TRAVAIL DEMANDÉ
Poursuivez l'entretien sur le tri des ordures dans la loi juive à partir de sa dernière phrase.

TEXTE EXTRAIT
▬▬▬
Entretien realise par la revue https://www.leclaireur.org


Imaginons un Juif pratiquant qui part de chez lui chaque matin à 7 heures pour se rendre à la synagogue. Avant de quitter son domicile, il descend les poubelles. Ce matin, il est pressé et a oublié de trier ses ordures, action qui favorise le recyclage et qui réduirait son « empreinte écologique ». Il a quelques scrupules car il sait que ce tri évite le gaspillage et contribue à préserver un monde pour lequel il remerciera le Créateur dans ses prières tout à l ’heure. D’un point de vue religieux, trier les ordures a-t-il une certaine valeur ?

Ce qui est en jeu dans le tri sélectif et dans le recyclage, c’est l’interdiction de gâcher. Revenons donc aux sources. La Tora interdit de détruire un arbre fruitier (Deut. 20, 20). Le Talmud élargit cet interdit à toutes sortes de choses. Toutefois, l’interdit est limité aux cas où l’objet est détruit gratuitement. Quand l’homme en tire un bénéfice (détruire un olivier si la vente du bois est plus avantageuse que celle de ses fruits, par exemple), ce n’est pas interdit. Il est par également prohibé de brûler des vêtements ou de casser des objets sans raison. Si le code des lois juives, le Chou’lhan Aroukh, ne consacre étonnamment aucun chapitre spécifique à ce sujet, on le trouve développé chez Maïmonide. Ce dernier semble pourtant se contredire puisque dans son Michné Tora (Lois sur les rois et les guerres, 6) il en fait un interdit rabbinique tandis que dans son Séfer hamitsvot (mitsva négative 57) il le considère comme une prohibition toraïque (y compris pour la destruction d’objets). Ce qui me conduit, pour lever cette contradiction, à distinguer trois niveaux : gâcher quoi que ce soit sans raison est un interdit biblique (très grave), gâcher quelque chose parce qu’on a mal évalué le rapport bénéfice/perte est un interdit rabbinique, détruire quelque chose quand le bénéfice pour l’homme est plus important est tout à fait licite.
▬▬▬
LISTE DES DONNÉES
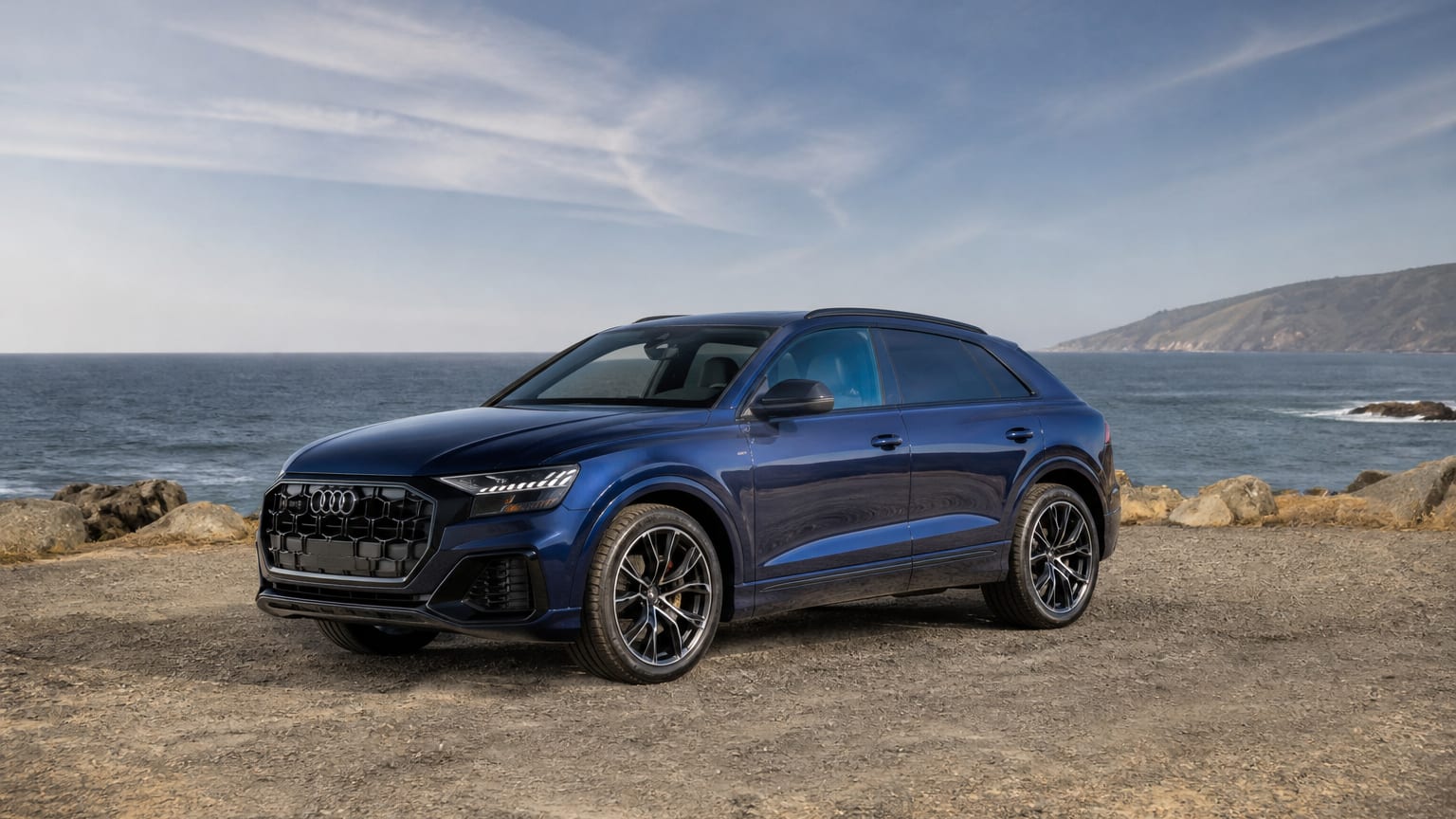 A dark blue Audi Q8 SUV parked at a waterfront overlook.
▬▬▬
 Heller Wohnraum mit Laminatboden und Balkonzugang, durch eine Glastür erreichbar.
▬▬▬
ZONE DE RÉPONSE
Tout cela vous semblera très technique mais j’en reviens à votre question : si la personne a tout son temps, il y a une midat ‘hassidout, une mesure de piété, à trier ses ordures pour en permettre le recyclage (et peut-être même une obligation d’ordre rabbinique). En revanche, si cela occasionne une perte de temps (dans l’exemple que vous me donnez, s’il est en retard pour l’office), il est en droit de ne pas y prêter attention car, je vous l’ai dit, l’interdit de gaspiller n’est pas pensé par rapport à la nature mais par rapport à l’homme et à ses intérêts. 

7h05. Pour se rendre à la synagogue, il a le choix entre prendre sa voiture et rouler à vélo. Cette dernière option est plus économe en énergie et moins polluante. Y a-t-il une forme de piété à opter pour le deux-roues ?

J’en reviens à l’interdit de gaspillage, bal tach’hit. Le Talmud ne le conçoit pas comme une atteinte à la nature mais comme une perte pour l’homme. Or gâcher de l’argent ou polluer son environnement pour son propre bien-être (bal tach’hit dégoufa) est autorisé par le Talmud (traité Chabbat, p.140b). Il est plus confortable de prendre la voiture que de rouler à vélo, même si cela gaspille de l’énergie. Il faudrait, pour vous répondre, prendre en compte d’autres considérations : cette personne a-t-elle besoin de faire de l’exercice physique ? Ou, au contraire, n’y a-t-il pas plus de danger à circuler à vélo qu’en voiture ? Vous le voyez, le droit rabbinique n’envisage le problème que du point de vue du bien-être humain.

Mais, en prenant sa voiture polluante, cet individu ne cause-t-il pas un dommage à son voisinage ? Il nuit à la santé des autres ?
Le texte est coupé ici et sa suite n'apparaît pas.